American music publisher (1889–1973)

Walter Melrose (October 26, 1889 – May 30, 1973) was an American music publisher and lyricist in the 1920s and 1930s.

==Background==

He was born in Sumner, Illinois, and was the brother of Lester Melrose, with whom he established a music store in Chicago. This became successful after the Tivoli Theatre opened in the same street, greatly increasing the amount of passing trade. Melrose branched into music publishing when Jelly Roll Morton turned up in his store, and hits such as Wolverine Blues and King Porter Stomp became highly successful for the company. In 1926 he arranged a series of recordings for Victor Records by Morton's Red Hot Peppers, which have come to be regarded as landmarks of early jazz. He later parted company with Morton acrimoniously, and stopped paying him royalties for his compositions.

==Major publications==
He and his brother published the jazz standard "Tin Roof Blues" composed by the New Orleans Rhythm Kings in 1923. He also wrote the lyrics to that song.

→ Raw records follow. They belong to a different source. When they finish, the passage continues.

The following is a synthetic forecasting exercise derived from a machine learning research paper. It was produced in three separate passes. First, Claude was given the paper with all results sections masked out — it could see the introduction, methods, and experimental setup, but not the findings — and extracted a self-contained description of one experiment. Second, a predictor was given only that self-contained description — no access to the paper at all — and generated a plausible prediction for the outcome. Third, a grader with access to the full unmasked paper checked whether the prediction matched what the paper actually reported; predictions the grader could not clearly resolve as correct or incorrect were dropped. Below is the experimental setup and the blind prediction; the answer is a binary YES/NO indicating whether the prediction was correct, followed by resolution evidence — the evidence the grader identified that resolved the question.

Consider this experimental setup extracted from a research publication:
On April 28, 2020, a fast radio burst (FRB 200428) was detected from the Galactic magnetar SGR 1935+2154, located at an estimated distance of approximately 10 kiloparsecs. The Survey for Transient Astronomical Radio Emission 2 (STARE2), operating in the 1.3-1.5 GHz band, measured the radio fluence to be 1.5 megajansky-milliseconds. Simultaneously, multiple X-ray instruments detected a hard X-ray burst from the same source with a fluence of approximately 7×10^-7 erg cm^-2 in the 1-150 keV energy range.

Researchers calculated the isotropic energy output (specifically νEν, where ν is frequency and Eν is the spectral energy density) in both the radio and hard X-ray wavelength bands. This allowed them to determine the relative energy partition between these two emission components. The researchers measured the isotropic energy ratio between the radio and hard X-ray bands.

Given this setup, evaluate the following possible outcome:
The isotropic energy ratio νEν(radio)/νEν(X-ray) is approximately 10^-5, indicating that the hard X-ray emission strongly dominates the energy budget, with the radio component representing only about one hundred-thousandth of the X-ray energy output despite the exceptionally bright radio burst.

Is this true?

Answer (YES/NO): YES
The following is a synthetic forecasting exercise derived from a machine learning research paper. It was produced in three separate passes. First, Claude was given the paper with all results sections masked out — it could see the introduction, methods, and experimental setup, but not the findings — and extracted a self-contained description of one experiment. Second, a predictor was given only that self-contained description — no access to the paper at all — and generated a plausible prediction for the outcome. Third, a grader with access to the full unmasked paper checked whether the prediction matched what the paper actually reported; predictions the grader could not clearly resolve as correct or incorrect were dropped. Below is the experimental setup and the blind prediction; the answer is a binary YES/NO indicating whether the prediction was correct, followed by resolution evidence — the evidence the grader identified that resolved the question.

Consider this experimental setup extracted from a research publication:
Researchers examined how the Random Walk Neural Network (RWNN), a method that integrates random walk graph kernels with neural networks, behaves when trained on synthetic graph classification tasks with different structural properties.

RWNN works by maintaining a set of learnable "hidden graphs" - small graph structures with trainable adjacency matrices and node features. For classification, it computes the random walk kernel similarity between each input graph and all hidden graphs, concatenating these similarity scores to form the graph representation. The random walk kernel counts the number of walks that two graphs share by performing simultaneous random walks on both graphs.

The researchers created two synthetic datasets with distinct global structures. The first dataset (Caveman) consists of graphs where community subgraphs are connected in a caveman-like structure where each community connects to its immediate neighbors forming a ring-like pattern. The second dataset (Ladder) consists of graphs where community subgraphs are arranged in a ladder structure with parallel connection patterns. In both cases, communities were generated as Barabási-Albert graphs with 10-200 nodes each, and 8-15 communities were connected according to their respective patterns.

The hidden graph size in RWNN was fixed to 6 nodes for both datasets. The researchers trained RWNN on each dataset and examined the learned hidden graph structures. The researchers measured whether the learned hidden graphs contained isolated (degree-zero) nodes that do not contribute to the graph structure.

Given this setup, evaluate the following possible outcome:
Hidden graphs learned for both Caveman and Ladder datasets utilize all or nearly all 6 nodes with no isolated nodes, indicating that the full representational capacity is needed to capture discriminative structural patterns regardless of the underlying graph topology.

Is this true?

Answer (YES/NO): NO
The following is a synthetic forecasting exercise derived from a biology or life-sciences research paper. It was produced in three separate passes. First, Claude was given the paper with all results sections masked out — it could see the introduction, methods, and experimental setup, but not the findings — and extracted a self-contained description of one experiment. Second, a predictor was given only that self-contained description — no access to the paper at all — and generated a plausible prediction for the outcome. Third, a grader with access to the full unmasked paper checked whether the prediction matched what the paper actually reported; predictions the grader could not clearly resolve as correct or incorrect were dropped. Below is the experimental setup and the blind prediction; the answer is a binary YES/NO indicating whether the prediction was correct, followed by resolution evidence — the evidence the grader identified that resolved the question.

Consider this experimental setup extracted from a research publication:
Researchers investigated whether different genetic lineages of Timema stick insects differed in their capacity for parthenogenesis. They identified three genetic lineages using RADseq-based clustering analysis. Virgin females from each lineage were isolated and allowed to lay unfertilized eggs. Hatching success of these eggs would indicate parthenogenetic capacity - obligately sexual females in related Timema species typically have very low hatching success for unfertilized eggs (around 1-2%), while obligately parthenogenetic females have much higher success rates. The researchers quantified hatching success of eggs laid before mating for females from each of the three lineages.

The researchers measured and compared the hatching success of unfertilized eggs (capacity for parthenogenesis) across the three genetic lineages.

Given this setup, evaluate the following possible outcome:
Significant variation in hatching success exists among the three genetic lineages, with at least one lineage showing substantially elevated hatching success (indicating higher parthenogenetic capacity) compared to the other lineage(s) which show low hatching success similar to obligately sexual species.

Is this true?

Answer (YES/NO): NO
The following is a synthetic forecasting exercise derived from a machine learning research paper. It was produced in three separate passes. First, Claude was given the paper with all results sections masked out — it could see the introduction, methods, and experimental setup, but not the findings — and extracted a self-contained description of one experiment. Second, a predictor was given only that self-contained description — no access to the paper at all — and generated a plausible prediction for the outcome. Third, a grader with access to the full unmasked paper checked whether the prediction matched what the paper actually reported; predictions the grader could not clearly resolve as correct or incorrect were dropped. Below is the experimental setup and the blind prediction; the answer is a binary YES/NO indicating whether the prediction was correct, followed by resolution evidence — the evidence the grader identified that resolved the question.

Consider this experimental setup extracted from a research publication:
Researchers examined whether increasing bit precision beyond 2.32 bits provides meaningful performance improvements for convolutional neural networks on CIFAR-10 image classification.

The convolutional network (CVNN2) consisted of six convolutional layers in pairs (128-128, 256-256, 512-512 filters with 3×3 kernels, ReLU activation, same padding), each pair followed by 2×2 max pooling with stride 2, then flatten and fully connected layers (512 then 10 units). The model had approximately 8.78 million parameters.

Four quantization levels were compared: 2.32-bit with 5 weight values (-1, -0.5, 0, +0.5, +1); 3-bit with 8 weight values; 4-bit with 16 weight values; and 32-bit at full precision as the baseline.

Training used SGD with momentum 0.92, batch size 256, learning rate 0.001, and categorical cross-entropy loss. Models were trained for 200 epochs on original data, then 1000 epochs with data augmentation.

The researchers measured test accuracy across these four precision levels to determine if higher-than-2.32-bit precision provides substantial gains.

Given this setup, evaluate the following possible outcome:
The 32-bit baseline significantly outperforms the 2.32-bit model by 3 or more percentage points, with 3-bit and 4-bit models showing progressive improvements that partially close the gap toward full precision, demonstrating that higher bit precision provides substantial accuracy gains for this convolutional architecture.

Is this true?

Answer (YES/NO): NO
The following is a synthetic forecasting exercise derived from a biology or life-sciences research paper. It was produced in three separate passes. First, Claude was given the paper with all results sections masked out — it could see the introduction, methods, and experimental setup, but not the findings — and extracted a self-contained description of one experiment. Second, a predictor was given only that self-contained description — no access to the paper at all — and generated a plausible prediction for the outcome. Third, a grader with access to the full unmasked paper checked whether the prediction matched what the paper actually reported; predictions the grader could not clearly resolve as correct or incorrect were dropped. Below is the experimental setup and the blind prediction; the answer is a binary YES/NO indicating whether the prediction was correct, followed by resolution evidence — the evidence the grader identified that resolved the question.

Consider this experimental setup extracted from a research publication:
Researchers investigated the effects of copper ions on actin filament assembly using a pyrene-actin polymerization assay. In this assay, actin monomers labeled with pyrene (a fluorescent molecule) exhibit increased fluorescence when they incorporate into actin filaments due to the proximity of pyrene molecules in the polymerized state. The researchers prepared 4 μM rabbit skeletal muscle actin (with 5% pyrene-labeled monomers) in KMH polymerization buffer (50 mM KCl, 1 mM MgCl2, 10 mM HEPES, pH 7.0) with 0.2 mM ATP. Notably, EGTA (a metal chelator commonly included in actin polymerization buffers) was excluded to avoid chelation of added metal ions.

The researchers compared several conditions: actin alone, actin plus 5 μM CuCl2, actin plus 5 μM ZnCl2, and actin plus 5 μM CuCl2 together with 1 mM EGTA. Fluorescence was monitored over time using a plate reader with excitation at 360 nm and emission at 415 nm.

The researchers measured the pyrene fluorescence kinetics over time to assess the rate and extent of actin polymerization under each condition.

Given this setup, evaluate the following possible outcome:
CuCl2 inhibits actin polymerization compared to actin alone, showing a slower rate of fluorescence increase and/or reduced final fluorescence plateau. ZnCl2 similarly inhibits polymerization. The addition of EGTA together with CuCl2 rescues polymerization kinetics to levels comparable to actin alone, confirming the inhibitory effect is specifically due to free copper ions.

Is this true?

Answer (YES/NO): NO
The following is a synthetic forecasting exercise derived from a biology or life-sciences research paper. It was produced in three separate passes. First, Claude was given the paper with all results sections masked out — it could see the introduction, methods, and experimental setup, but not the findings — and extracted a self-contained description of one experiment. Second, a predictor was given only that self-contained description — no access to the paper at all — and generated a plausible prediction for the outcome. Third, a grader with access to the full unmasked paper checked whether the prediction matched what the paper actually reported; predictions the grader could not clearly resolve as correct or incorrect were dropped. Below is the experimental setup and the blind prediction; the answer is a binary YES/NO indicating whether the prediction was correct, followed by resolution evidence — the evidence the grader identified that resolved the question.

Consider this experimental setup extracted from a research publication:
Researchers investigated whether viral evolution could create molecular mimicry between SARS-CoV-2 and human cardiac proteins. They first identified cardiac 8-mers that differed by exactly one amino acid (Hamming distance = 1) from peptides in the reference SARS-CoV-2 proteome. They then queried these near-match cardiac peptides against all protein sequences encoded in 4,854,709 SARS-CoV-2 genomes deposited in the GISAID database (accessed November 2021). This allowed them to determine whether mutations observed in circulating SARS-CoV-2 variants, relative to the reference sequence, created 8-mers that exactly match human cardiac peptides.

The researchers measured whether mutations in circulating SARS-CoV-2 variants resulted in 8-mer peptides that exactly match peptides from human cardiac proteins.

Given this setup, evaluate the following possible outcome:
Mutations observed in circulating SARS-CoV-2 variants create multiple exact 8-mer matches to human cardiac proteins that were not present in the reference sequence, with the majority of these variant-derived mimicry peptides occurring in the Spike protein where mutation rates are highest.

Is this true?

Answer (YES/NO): NO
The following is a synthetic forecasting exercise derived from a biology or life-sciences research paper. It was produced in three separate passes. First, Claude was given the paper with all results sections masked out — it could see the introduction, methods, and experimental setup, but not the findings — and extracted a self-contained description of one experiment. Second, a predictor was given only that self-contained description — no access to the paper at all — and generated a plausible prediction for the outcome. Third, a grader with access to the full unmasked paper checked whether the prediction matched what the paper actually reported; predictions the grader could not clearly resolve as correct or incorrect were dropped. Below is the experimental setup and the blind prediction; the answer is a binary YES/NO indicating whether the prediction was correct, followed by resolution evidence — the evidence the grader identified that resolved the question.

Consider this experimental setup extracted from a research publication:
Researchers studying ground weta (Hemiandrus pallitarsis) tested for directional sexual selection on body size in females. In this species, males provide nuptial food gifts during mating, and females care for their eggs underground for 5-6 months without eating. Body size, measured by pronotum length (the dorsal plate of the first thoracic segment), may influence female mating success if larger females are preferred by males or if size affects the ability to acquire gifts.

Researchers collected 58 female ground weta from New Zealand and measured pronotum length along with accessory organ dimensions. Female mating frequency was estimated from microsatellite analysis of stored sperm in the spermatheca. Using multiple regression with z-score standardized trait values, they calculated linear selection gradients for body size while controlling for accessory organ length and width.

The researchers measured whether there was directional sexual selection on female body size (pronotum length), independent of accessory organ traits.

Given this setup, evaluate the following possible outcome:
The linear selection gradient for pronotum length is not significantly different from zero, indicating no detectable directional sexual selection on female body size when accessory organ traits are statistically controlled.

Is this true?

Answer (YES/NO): YES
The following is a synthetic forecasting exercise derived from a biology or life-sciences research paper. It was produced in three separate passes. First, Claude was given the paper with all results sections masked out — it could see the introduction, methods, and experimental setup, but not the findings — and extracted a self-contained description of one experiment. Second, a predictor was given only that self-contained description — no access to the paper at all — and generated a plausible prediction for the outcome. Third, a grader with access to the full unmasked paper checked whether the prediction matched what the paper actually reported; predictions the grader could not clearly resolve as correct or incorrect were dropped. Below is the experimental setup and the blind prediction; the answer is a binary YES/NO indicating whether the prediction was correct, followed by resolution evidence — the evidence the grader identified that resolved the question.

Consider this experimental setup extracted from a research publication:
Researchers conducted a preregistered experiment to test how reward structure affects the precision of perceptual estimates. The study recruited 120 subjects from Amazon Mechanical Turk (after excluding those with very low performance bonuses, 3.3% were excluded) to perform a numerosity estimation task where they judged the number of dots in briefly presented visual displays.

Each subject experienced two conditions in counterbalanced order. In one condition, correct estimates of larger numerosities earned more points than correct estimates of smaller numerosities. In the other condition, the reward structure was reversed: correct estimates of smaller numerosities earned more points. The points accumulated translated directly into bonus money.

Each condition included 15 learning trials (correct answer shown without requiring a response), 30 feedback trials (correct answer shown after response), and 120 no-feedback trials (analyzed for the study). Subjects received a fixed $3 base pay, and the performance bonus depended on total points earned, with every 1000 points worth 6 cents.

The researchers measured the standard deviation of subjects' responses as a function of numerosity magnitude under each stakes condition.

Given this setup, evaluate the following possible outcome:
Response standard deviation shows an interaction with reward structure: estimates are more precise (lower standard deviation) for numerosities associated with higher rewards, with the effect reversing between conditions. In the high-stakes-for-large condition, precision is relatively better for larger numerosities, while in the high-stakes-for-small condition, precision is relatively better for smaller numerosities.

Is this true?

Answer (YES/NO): YES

Melrose added lyrics to many existing jazz compositions that his company published, such as "Copenhagen". He established one of the major publishing companies with his brother, known as Melrose Brothers Music: The House That Blues Built.

==Other publications==
Melrose Music also published Glenn Miller's 125 Jazz Breaks for Trombone, Louis Armstrong's 125 Jazz Breaks for Cornet, and Benny Goodman's 24 Hot Breaks for Clarinet in 1928.